Dataset =

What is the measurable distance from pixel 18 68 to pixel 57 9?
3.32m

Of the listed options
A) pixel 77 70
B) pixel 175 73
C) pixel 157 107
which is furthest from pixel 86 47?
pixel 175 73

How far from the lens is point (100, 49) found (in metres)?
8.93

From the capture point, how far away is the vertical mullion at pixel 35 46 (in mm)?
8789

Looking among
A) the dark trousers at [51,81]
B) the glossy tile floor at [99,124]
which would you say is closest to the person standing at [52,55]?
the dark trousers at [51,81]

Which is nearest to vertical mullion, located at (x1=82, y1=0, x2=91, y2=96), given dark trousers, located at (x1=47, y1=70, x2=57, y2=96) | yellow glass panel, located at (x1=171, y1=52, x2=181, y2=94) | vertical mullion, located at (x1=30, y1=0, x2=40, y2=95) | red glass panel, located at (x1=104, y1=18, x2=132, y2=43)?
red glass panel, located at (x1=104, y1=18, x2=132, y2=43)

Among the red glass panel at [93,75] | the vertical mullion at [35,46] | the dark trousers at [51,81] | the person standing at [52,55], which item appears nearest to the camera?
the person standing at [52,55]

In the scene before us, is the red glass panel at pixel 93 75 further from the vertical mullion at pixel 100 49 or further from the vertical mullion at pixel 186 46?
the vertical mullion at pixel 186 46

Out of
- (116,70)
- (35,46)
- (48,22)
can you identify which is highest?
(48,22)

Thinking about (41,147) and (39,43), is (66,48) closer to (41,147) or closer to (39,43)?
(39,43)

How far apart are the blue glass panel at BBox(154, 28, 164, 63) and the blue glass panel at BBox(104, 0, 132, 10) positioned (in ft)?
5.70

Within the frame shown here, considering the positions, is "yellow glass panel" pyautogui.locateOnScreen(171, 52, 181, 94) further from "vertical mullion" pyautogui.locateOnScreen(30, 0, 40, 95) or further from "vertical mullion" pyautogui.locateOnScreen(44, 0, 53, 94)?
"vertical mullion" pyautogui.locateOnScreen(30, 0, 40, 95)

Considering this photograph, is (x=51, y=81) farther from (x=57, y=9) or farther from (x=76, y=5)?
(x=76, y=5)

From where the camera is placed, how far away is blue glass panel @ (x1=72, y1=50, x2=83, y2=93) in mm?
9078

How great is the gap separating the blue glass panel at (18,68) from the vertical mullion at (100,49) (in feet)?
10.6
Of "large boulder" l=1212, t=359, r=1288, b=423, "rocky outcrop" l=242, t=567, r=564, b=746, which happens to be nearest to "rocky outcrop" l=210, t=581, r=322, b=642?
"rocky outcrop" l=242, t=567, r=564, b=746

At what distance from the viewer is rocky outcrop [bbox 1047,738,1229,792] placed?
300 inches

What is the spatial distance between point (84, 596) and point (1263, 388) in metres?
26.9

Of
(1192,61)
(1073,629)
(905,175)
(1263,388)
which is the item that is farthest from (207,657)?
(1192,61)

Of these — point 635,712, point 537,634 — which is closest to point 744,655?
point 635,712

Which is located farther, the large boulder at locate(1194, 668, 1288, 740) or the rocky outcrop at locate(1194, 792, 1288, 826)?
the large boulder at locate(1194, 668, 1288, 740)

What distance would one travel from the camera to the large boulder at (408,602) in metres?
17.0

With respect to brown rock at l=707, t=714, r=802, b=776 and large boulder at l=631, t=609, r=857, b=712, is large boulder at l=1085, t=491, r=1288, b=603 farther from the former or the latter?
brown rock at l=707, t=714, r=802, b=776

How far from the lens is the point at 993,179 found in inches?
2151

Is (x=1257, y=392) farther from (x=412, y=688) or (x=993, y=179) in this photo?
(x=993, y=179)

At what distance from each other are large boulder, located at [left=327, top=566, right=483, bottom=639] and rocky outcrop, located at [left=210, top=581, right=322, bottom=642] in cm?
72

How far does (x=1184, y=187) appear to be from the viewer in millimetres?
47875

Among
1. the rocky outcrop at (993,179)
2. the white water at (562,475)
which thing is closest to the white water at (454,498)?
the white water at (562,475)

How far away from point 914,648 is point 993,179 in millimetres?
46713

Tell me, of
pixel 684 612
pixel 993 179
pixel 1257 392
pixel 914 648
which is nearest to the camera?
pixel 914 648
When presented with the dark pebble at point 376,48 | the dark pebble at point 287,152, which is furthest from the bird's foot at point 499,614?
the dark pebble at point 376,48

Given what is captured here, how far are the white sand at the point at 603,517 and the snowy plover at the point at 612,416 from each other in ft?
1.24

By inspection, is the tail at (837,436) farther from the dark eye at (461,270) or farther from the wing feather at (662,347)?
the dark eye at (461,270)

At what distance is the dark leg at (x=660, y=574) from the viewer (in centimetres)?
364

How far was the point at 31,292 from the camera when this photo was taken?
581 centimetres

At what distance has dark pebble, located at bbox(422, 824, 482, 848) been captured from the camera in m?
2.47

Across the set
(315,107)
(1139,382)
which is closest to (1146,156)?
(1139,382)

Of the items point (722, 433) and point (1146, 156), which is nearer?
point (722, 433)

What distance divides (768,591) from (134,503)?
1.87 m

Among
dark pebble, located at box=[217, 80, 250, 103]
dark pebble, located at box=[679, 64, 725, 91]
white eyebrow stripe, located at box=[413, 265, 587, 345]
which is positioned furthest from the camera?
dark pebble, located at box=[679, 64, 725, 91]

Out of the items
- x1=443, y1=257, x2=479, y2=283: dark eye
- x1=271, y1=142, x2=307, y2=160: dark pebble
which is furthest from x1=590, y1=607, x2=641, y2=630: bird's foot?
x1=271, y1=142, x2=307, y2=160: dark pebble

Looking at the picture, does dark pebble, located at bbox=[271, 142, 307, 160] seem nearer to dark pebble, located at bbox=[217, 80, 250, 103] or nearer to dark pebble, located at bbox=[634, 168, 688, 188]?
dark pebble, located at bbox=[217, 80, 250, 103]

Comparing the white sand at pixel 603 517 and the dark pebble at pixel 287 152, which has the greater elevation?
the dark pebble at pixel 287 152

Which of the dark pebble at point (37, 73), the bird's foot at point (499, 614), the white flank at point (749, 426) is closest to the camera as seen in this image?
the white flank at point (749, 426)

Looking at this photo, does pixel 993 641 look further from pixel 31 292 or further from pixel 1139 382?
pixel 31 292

Task prompt =
Lay out every line of the records above as a JSON list of strings, one string per line, and leave out the blank lines.

Response =
[
  "What is the measurable distance from pixel 18 68 to pixel 57 9?",
  "3.32m",
  "Of the listed options",
  "A) pixel 77 70",
  "B) pixel 175 73",
  "C) pixel 157 107",
  "which is furthest from pixel 86 47?",
  "pixel 175 73",
  "How far from the lens is point (100, 49) found (in metres)?",
  "8.93",
  "From the capture point, how far away is the vertical mullion at pixel 35 46 (in mm)?",
  "8789",
  "Looking among",
  "A) the dark trousers at [51,81]",
  "B) the glossy tile floor at [99,124]",
  "which would you say is closest to the person standing at [52,55]?",
  "the dark trousers at [51,81]",
  "Which is nearest to vertical mullion, located at (x1=82, y1=0, x2=91, y2=96), given dark trousers, located at (x1=47, y1=70, x2=57, y2=96) | yellow glass panel, located at (x1=171, y1=52, x2=181, y2=94) | vertical mullion, located at (x1=30, y1=0, x2=40, y2=95) | red glass panel, located at (x1=104, y1=18, x2=132, y2=43)?",
  "red glass panel, located at (x1=104, y1=18, x2=132, y2=43)",
  "Among the red glass panel at [93,75] | the vertical mullion at [35,46] | the dark trousers at [51,81] | the person standing at [52,55], which item appears nearest to the camera?",
  "the person standing at [52,55]",
  "In the scene before us, is the red glass panel at pixel 93 75 further from the vertical mullion at pixel 100 49 or further from the vertical mullion at pixel 186 46?",
  "the vertical mullion at pixel 186 46",
  "Out of",
  "- (116,70)",
  "- (35,46)",
  "- (48,22)",
  "can you identify which is highest?",
  "(48,22)",
  "Thinking about (41,147) and (39,43), is (66,48) closer to (41,147) or closer to (39,43)?",
  "(39,43)",
  "How far apart are the blue glass panel at BBox(154, 28, 164, 63) and the blue glass panel at BBox(104, 0, 132, 10) positioned (in ft)?",
  "5.70",
  "Within the frame shown here, considering the positions, is \"yellow glass panel\" pyautogui.locateOnScreen(171, 52, 181, 94) further from \"vertical mullion\" pyautogui.locateOnScreen(30, 0, 40, 95) or further from \"vertical mullion\" pyautogui.locateOnScreen(44, 0, 53, 94)?",
  "\"vertical mullion\" pyautogui.locateOnScreen(30, 0, 40, 95)",
  "Considering this photograph, is (x=51, y=81) farther from (x=57, y=9) or farther from (x=76, y=5)?",
  "(x=76, y=5)",
  "From where the camera is placed, how far away is blue glass panel @ (x1=72, y1=50, x2=83, y2=93) in mm?",
  "9078",
  "How great is the gap separating the blue glass panel at (18,68) from the vertical mullion at (100,49) (in feet)?",
  "10.6",
  "Of \"large boulder\" l=1212, t=359, r=1288, b=423, \"rocky outcrop\" l=242, t=567, r=564, b=746, which happens to be nearest to \"rocky outcrop\" l=210, t=581, r=322, b=642?",
  "\"rocky outcrop\" l=242, t=567, r=564, b=746",
  "At what distance from the viewer is rocky outcrop [bbox 1047,738,1229,792] placed?",
  "300 inches",
  "What is the spatial distance between point (84, 596) and point (1263, 388) in metres?",
  "26.9",
  "Of",
  "(1192,61)",
  "(1073,629)",
  "(905,175)",
  "(1263,388)",
  "which is the item that is farthest from (207,657)?",
  "(1192,61)",
  "Of these — point 635,712, point 537,634 — which is closest to point 744,655?",
  "point 635,712",
  "Which is located farther, the large boulder at locate(1194, 668, 1288, 740) or the rocky outcrop at locate(1194, 792, 1288, 826)?",
  "the large boulder at locate(1194, 668, 1288, 740)",
  "What distance would one travel from the camera to the large boulder at (408,602) in metres?",
  "17.0",
  "With respect to brown rock at l=707, t=714, r=802, b=776 and large boulder at l=631, t=609, r=857, b=712, is large boulder at l=1085, t=491, r=1288, b=603 farther from the former or the latter?",
  "brown rock at l=707, t=714, r=802, b=776",
  "How far from the lens is the point at 993,179 found in inches?",
  "2151",
  "Is (x=1257, y=392) farther from (x=412, y=688) or (x=993, y=179) in this photo?",
  "(x=993, y=179)",
  "At what distance from each other are large boulder, located at [left=327, top=566, right=483, bottom=639] and rocky outcrop, located at [left=210, top=581, right=322, bottom=642] in cm?",
  "72",
  "How far does (x=1184, y=187) appear to be from the viewer in millimetres?",
  "47875",
  "Among",
  "1. the rocky outcrop at (993,179)",
  "2. the white water at (562,475)",
  "which thing is closest to the white water at (454,498)?",
  "the white water at (562,475)",
  "How far away from point 914,648 is point 993,179 in millimetres?",
  "46713",
  "Tell me, of",
  "pixel 684 612",
  "pixel 993 179",
  "pixel 1257 392",
  "pixel 914 648",
  "which is nearest to the camera?",
  "pixel 914 648",
  "When presented with the dark pebble at point 376,48 | the dark pebble at point 287,152, which is furthest from the bird's foot at point 499,614?",
  "the dark pebble at point 376,48",
  "Given what is captured here, how far are the white sand at the point at 603,517 and the snowy plover at the point at 612,416 from each other in ft?",
  "1.24",
  "By inspection, is the tail at (837,436) farther from the dark eye at (461,270) or farther from the wing feather at (662,347)?",
  "the dark eye at (461,270)",
  "At what distance is the dark leg at (x=660, y=574) from the viewer (in centimetres)?",
  "364",
  "How far was the point at 31,292 from the camera when this photo was taken?",
  "581 centimetres",
  "At what distance has dark pebble, located at bbox(422, 824, 482, 848) been captured from the camera in m?",
  "2.47",
  "Across the set",
  "(315,107)",
  "(1139,382)",
  "which is closest to (1146,156)?",
  "(1139,382)",
  "Of the items point (722, 433) and point (1146, 156), which is nearer?",
  "point (722, 433)",
  "What distance divides (768,591) from (134,503)?",
  "1.87 m",
  "Among",
  "dark pebble, located at box=[217, 80, 250, 103]",
  "dark pebble, located at box=[679, 64, 725, 91]",
  "white eyebrow stripe, located at box=[413, 265, 587, 345]",
  "which is positioned furthest from the camera?",
  "dark pebble, located at box=[679, 64, 725, 91]",
  "Out of the items",
  "- x1=443, y1=257, x2=479, y2=283: dark eye",
  "- x1=271, y1=142, x2=307, y2=160: dark pebble",
  "which is furthest from x1=590, y1=607, x2=641, y2=630: bird's foot?",
  "x1=271, y1=142, x2=307, y2=160: dark pebble",
  "Looking at the picture, does dark pebble, located at bbox=[271, 142, 307, 160] seem nearer to dark pebble, located at bbox=[217, 80, 250, 103] or nearer to dark pebble, located at bbox=[634, 168, 688, 188]?",
  "dark pebble, located at bbox=[217, 80, 250, 103]",
  "Comparing the white sand at pixel 603 517 and the dark pebble at pixel 287 152, which has the greater elevation?",
  "the dark pebble at pixel 287 152",
  "Which of the dark pebble at point (37, 73), the bird's foot at point (499, 614), the white flank at point (749, 426) is closest to the camera as seen in this image?",
  "the white flank at point (749, 426)",
  "Looking at this photo, does pixel 993 641 look further from pixel 31 292 or further from pixel 1139 382?",
  "pixel 31 292"
]